Here is a Nikon 35mm prime on the Z6 (with an adapter, because I don’t have the Z lens, which is a lot bigger than this one). The Olympus E-M5 body is smaller than my other Olympus, but is the one I would use with this lens because the colors match.

Here is a picture I copied from the internet that has the Z version of the lens on some anonymous Z body. Looks about the same size as my monstrosity above.

Conclusion: the prime lenses will lose too.

Of course, size isn’t everything. In theory you give up a lot going to a smaller sensor, especially in terms of sharpness and noise performance in bad light. In addition, Nikon, for all its faults, is pretty good at building autofocus systems and reasonably straightforward interfaces to run them. The tracking focus system that I described above is great. Olympus has never really been able to keep up. And, there is the overwhelming possibility that by the time I post this page, “OM System” will announce that it is disappearing into the trash bin of camera brand history.

And yet I dithered. I spent almost two years using the Nikon, and never felt like I wanted to keep going with it. It turned out to be because if you more carefully examine the technical advantages that the Nikon allegedly has you can kind of tell they are just the kinds of ghosts that nerds like me chase to spend money.

Yes, the autofocus is great. But, I am really bad at actually taking advantage of the the things that it is great at. Shooting good in-focus pictures of things that are in motion is a skill that is not easy to learn and certainly not easy to keep if you don’t practice a lot. I mostly shoot pictures of stuff that is either standing still or is close to it. So I never practice that stuff. So even if the camera were perfect I’d still fuck everything up because the framing, or the timing, or something else would be wrong.
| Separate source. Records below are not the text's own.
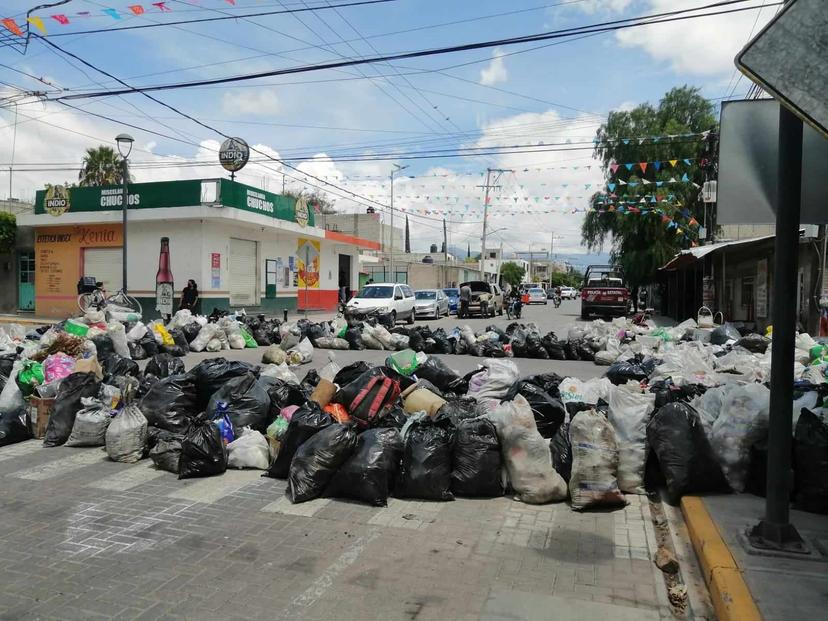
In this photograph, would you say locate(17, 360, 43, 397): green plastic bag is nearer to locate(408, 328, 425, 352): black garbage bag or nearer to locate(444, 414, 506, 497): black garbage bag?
locate(444, 414, 506, 497): black garbage bag

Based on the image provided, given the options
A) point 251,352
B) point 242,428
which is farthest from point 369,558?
point 251,352

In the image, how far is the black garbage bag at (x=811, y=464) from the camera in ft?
13.7

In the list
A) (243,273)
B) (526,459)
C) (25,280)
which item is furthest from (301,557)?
(25,280)

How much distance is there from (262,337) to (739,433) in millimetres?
12713

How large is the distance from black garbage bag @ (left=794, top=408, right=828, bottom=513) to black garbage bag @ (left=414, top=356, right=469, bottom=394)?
3.85m

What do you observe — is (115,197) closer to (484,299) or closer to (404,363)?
(484,299)

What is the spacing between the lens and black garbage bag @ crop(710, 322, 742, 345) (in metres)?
12.4

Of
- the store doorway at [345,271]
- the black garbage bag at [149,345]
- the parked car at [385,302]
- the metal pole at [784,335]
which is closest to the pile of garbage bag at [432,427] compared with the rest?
the metal pole at [784,335]

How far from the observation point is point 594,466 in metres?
4.63

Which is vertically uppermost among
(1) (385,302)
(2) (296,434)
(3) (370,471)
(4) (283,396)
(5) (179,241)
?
(5) (179,241)

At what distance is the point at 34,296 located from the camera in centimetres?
2670

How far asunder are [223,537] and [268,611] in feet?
3.56

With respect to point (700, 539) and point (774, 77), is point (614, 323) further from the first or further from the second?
point (774, 77)

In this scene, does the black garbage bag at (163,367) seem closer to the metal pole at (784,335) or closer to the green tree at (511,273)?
the metal pole at (784,335)
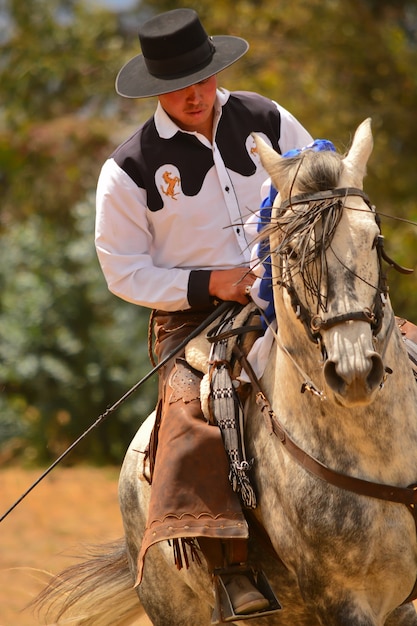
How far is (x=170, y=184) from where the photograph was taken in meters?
4.62

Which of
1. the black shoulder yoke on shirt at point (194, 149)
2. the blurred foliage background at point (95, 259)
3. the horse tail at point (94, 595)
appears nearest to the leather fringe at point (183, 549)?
the horse tail at point (94, 595)

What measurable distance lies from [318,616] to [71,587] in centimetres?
197

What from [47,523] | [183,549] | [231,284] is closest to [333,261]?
[231,284]

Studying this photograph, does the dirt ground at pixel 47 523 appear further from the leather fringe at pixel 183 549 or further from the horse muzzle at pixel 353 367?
the horse muzzle at pixel 353 367

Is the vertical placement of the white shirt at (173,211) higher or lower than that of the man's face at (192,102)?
lower

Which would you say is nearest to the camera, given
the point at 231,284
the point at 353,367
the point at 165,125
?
the point at 353,367

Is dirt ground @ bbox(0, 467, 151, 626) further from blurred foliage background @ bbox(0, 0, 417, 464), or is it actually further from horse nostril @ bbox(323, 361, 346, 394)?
horse nostril @ bbox(323, 361, 346, 394)

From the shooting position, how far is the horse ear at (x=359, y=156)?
12.1 ft

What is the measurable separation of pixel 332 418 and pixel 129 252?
53.9 inches

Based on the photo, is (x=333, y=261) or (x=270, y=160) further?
(x=270, y=160)

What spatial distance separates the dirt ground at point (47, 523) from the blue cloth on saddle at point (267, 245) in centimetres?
428

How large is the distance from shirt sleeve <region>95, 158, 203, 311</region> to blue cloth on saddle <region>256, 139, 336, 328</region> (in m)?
0.39

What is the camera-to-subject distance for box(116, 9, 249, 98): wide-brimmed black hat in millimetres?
4570

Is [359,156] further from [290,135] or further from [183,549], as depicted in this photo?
[183,549]
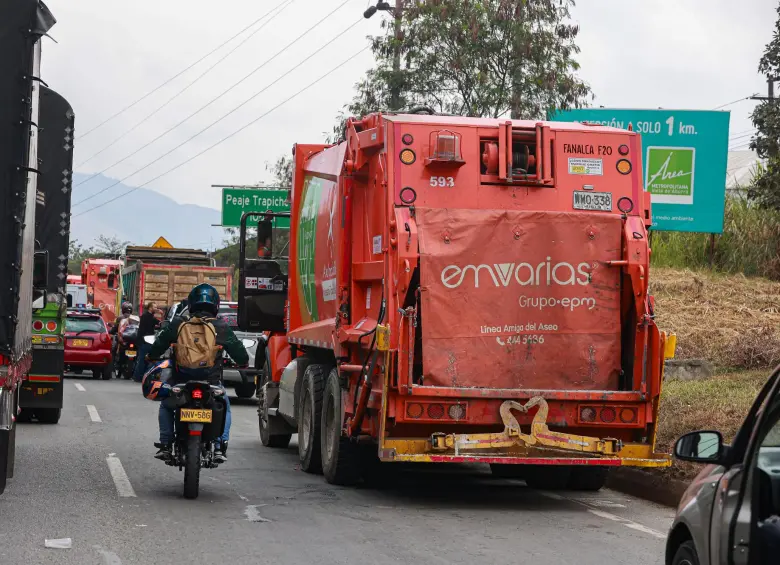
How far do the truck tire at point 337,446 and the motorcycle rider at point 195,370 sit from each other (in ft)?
3.22

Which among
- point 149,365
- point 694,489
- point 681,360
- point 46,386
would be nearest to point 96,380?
point 46,386

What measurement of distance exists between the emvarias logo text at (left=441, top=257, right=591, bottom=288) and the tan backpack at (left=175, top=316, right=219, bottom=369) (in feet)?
7.54

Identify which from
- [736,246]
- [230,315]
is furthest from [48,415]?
[736,246]

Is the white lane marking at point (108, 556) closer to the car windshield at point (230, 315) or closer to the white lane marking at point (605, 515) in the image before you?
the white lane marking at point (605, 515)

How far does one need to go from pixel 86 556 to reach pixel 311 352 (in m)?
5.84

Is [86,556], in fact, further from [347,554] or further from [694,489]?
[694,489]

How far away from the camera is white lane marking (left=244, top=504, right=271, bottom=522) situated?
32.8ft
Also yes, the bigger sensor is better. Especially in low light. But honestly I take most bad light pictures with my phone now. It’s easier.

So in the end it turned out that size actually is everything. The Nikon Z lenses are, simply put, really large. Even the prime lenses are big. And the wide/tele zoom lenses that I would have wanted to get are super large. I knew I would want to use them. But I also knew I would never want to carry them. So for almost two years I sat around paralyzed. I really liked the camera, but could not get myself to buy the lenses.
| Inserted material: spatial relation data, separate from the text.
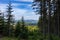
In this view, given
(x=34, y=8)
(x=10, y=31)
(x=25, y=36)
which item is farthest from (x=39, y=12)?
(x=10, y=31)

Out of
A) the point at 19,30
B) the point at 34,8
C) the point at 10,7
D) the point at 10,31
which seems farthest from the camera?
the point at 10,7

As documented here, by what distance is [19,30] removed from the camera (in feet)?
126

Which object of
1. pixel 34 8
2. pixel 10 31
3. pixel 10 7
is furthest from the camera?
pixel 10 7

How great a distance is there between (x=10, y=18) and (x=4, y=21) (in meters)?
1.87

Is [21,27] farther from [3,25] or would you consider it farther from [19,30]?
[3,25]

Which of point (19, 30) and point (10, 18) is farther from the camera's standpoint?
point (10, 18)

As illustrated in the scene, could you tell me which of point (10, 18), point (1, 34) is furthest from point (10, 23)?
point (1, 34)

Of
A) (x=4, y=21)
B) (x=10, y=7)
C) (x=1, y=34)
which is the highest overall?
(x=10, y=7)

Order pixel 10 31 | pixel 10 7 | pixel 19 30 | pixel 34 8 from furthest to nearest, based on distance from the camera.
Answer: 1. pixel 10 7
2. pixel 10 31
3. pixel 19 30
4. pixel 34 8

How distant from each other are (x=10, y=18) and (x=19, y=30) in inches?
295

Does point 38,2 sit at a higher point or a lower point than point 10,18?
higher

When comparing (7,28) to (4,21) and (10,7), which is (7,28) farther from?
(10,7)

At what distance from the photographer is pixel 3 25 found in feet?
140

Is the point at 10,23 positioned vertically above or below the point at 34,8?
below
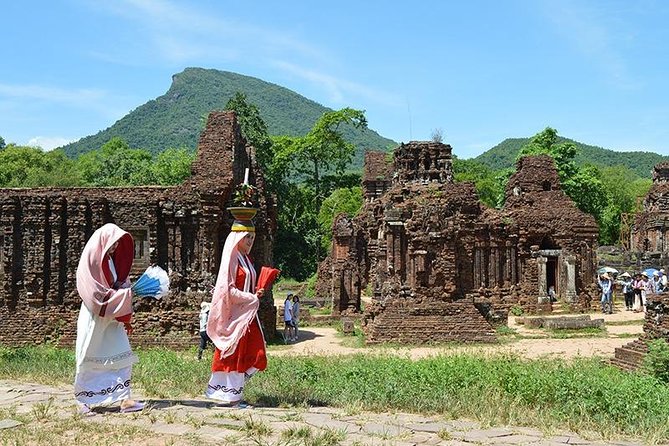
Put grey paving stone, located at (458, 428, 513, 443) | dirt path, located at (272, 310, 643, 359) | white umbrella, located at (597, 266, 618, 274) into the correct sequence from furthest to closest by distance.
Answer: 1. white umbrella, located at (597, 266, 618, 274)
2. dirt path, located at (272, 310, 643, 359)
3. grey paving stone, located at (458, 428, 513, 443)

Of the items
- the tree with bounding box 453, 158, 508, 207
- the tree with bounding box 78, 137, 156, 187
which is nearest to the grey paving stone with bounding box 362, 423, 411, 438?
the tree with bounding box 453, 158, 508, 207

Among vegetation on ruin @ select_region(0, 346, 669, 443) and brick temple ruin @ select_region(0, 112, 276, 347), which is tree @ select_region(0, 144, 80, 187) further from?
vegetation on ruin @ select_region(0, 346, 669, 443)

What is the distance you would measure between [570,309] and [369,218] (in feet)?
37.1

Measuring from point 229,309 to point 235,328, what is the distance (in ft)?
0.78

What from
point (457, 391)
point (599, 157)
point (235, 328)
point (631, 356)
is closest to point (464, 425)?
point (457, 391)

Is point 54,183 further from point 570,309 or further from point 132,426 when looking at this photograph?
point 132,426

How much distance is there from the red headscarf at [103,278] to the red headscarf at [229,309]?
100 centimetres

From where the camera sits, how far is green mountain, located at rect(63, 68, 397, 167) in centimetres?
12250

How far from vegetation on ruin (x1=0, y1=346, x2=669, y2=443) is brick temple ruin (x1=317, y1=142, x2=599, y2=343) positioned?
7970 millimetres

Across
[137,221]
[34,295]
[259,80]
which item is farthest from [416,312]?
[259,80]

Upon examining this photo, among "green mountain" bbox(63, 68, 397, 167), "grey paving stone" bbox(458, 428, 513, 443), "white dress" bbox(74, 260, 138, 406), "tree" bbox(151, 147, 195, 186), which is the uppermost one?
"green mountain" bbox(63, 68, 397, 167)

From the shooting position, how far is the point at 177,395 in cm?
860

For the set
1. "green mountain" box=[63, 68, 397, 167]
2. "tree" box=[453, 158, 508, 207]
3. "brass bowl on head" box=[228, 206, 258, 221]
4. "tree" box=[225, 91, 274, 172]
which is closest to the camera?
"brass bowl on head" box=[228, 206, 258, 221]

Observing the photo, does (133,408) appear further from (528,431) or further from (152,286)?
(528,431)
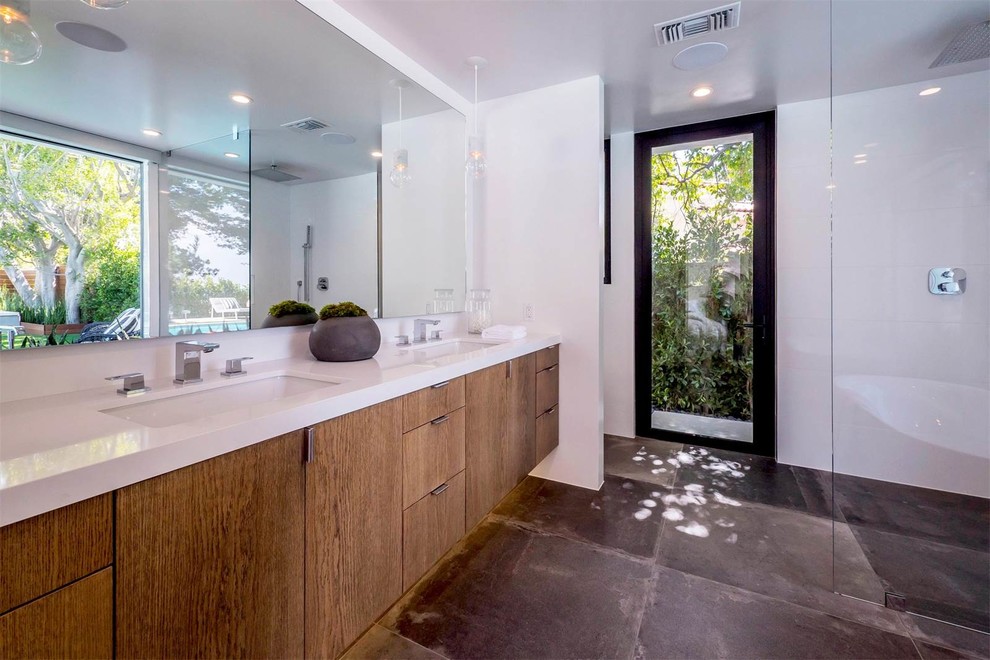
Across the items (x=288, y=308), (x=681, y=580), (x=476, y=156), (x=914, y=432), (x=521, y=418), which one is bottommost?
(x=681, y=580)

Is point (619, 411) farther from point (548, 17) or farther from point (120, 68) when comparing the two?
point (120, 68)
And finally, to end the story … during this time that I was dithering Olympus, sorry “OM Digital Solutions”, released not only a new body that is a bit better at the things my current body is bad at, but also a set of newer and even more deliciously small lenses: the small 40-150mm (80-300mm equivalent) telephoto zoom in the comparison photo above, and a really useful super wide to normal 8-25mm (16-50mm equivalent) zoom. So I picked up the lenses on sale, and will keep them in my bag for those situations where the 12-100mm won’t do the job (almost never).
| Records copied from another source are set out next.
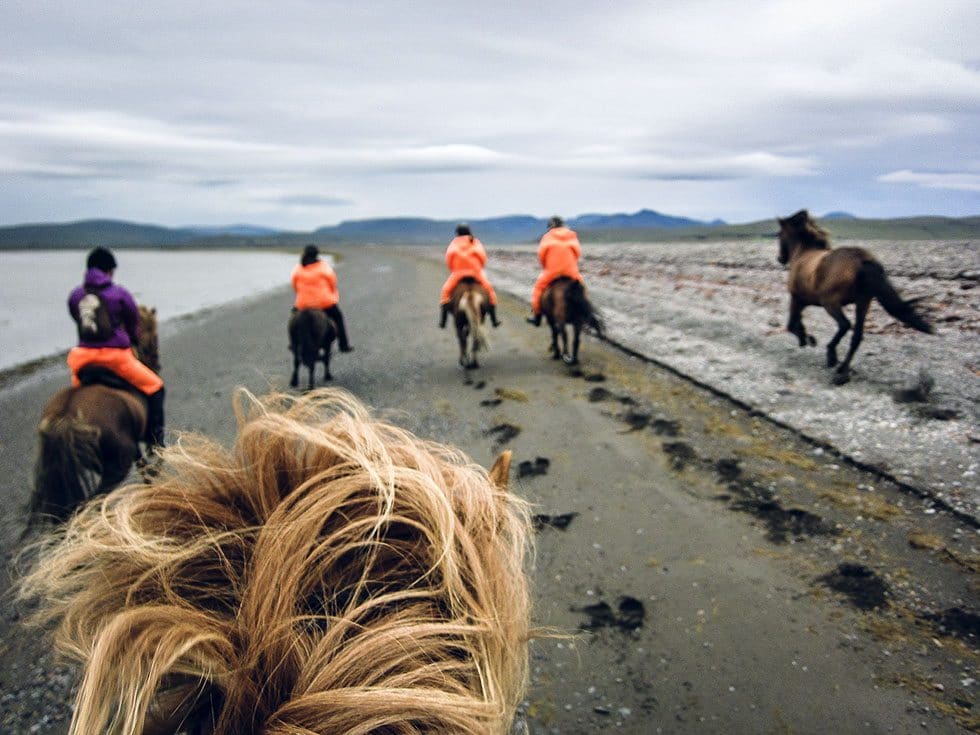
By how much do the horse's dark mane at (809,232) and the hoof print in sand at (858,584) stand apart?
251 inches

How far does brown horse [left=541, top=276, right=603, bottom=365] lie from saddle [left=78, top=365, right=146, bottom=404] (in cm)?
600

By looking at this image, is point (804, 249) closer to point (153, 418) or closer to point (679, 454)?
point (679, 454)

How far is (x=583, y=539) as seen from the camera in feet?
13.6

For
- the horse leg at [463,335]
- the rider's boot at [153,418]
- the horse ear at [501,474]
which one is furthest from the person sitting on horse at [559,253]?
the horse ear at [501,474]

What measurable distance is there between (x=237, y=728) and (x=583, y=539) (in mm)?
3450

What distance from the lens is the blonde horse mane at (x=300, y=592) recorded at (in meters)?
0.95

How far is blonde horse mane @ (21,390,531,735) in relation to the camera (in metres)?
0.95

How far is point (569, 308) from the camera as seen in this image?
8992mm

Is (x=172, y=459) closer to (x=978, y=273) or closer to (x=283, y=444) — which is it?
(x=283, y=444)

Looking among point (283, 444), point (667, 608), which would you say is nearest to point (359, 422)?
point (283, 444)

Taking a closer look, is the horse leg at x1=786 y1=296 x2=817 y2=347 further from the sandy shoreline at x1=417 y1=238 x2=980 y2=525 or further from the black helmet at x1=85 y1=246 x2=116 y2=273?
the black helmet at x1=85 y1=246 x2=116 y2=273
Inevitably I’ll probably pick up the new OM body, even though it’s not that much better at this stuff, and the UI is still a trash fire. Hopefully the OM system keeps its head above water for as long as I need them to. Or at least long enough to sell me the one body that I’ll use until Apple figures out how to fold a 200mm lens into an iPhone. At that point I’ll well and truly give up on carrying cameras around for good.

Late Appendix:

Aside from the size and handling, in retrospect another reason I went back to the Olympus cameras is that with the Z bodies Nikon decided to standardize on yet another useless and idiotic card storage format which makes me cart around yet another card reader instead of using the SD slot that’s built in to my computer. The only saving grace is that the Z6II has a single stupid card slot and another spare SD card slot for making backup copies, so I ended up using the “spare” slot all the time and completely ignored the expensive main card slot. I’d have rather paid $200 less for a camera that had two “inferior” SD card slots instead.

And yes, we are at a point in the camera industry where the storage cards that a body uses are probably the most interesting distinguishing characteristic between different brands. If I try full frame again I’ll probably defect to Canon just because they don’t use the stupid cards.